Location
- Country: Canada
- Province: Quebec
- Region: Chaudière-Appalaches
- MRC: Montmagny Regional County Municipality

Physical characteristics
- Source: Mountain and forest streams
- • location: Notre-Dame-du-Rosaire
- • coordinates: 46°51′51″N 70°24′18″W﻿ / ﻿46.864216°N 70.404992°W
- • elevation: 408 metres (1,339 ft)
- Mouth: Bras Saint-Nicolas
- • location: Montmagny
- • coordinates: 46°59′09″N 70°31′01″W﻿ / ﻿46.98583°N 70.51694°W
- • elevation: 10 metres (33 ft)
- Length: 32.3 kilometres (20.1 mi)

Basin features
- Progression: Bras Saint-Nicolas, Rivière du Sud (Montmagny), St. Lawrence River
- • left: (upstream) ruisseau des Prairies
- • right: (upstream) cours d'eau Gagné, Rivière Inconnue (rivière des Perdrix)

= Rivière des Perdrix =

River in Chaudière-Appalaches, Quebec (Canada)

The rivière des Perdrix flows in the municipalities of Notre-Dame-du-Rosaire, Cap-Saint-Ignace and Montmagny, in the Montmagny Regional County Municipality, in the administrative region of Chaudière-Appalaches, in Quebec, in Canada.

The Rivière des Perdrix is a tributary of the south bank of the Bras Saint-Nicolas, which flows on the southeast bank of the rivière du Sud (Montmagny); the latter flows north-east to the south shore of the St. Lawrence River.

== Geography ==

The main neighboring watersheds of the Perdrix river are:
- north side: St. Lawrence River, Bras Saint-Nicolas;
- east side: Guimont stream, Bras Saint-Nicolas, Inconnue River;
- south side: rivière du Sud (Montmagny), Fraser River, Alick River;
- west side: rivière du Sud (Montmagny), Bras Saint-Nicolas.

The Perdrix River has its source on the northern slope of the "Maple Mountain", on the northern slope of the Notre Dame Mountains, in the municipality of Notre-Dame-du-Rosaire. Several branches of mountain and forest streams feed the head of the Perdrix River.

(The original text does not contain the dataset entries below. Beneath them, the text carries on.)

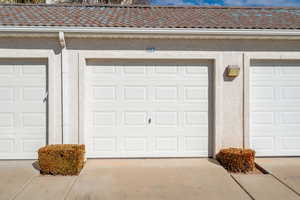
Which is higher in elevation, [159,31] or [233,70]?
[159,31]

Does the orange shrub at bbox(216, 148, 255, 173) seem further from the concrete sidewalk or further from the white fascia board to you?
the white fascia board

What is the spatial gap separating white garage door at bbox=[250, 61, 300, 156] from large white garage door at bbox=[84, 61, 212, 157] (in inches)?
47.9

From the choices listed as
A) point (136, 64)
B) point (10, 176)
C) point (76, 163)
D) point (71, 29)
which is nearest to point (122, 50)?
point (136, 64)

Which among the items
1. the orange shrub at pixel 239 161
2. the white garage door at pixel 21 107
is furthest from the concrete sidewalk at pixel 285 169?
the white garage door at pixel 21 107

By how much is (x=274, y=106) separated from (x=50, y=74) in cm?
555

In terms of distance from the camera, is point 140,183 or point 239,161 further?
point 239,161

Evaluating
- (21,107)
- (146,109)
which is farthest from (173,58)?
(21,107)

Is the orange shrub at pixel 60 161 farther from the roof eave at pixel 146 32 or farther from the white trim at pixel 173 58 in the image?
the roof eave at pixel 146 32

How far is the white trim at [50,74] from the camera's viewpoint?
4973mm

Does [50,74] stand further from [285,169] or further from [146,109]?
[285,169]

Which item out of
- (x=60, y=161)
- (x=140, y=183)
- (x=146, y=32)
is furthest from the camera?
(x=146, y=32)

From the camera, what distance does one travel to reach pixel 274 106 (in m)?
5.33

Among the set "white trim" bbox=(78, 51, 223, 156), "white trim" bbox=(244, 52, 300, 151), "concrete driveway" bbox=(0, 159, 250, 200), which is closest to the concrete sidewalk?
"white trim" bbox=(244, 52, 300, 151)

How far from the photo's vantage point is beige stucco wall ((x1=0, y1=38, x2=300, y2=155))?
5.05 metres
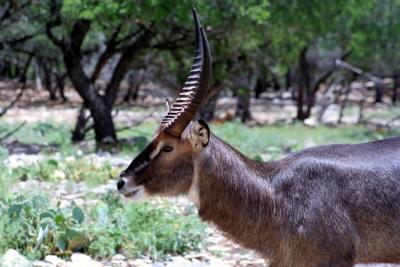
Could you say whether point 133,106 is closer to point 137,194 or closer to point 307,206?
point 137,194

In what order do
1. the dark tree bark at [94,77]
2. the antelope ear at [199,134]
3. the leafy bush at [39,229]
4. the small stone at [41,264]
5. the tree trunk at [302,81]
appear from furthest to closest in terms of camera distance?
the tree trunk at [302,81] → the dark tree bark at [94,77] → the leafy bush at [39,229] → the small stone at [41,264] → the antelope ear at [199,134]

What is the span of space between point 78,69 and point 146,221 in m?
8.30

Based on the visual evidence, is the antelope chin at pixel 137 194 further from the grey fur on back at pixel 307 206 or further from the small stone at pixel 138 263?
the small stone at pixel 138 263

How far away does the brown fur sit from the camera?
15.6 feet

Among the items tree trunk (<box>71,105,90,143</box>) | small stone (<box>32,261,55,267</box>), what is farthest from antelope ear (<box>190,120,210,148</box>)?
tree trunk (<box>71,105,90,143</box>)

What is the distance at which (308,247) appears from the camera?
15.6ft

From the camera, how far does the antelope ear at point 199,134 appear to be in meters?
4.73

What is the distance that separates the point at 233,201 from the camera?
4949 mm

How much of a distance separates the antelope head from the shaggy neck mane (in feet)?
0.41

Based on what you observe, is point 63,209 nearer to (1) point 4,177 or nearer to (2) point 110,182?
(1) point 4,177

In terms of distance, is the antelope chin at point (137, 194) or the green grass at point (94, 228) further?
the green grass at point (94, 228)

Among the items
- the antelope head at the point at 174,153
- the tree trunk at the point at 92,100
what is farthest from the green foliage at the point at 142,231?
the tree trunk at the point at 92,100

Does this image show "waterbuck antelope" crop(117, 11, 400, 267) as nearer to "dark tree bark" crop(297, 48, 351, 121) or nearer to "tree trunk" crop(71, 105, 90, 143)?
"tree trunk" crop(71, 105, 90, 143)

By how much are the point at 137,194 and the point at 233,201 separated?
65cm
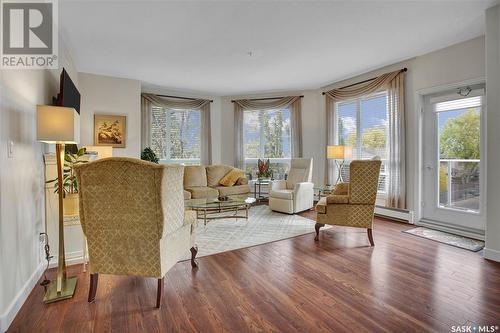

From its source, the Perdrix River flows over 32.3 km, divided into the following segments:

- 3.3 km north-east in Notre-Dame-du-Rosaire, to the confluence of a stream branch (coming from the south);
- 5.9 km northward, up to the confluence of the Inconnue River (coming from the south-east);
- 0.8 km north, to the limit between Notre-Dame-du-Rosaire and Cap-Saint-Ignace;
- 13.2 km north, up to Chemin des Érables-Ouest;
- 5.6 km west, crossing the route des Pommiers, to Chemin Bellevue-Ouest;
- 1.3 km west, to the limit between Cap-Saint-Ignace and Montmagny;
- 1.9 km west, to highway 20;
- 0.3 km north, up to its confluence.

Rivière des Perdrix flows on the south shore of Bras Saint-Nicolas. This confluence is located 1.6 km from the south shore of St. Lawrence River, at 1.3 km downstream of the limit between Cap-Saint-Ignace and Montmagny, as well as 3.1 km upstream of the railway bridge that crosses the town of Montmagny.

== Toponymy ==
The toponym Rivière des Perdrix was formalized on December 5, 1968, at the Commission de toponymie du Québec.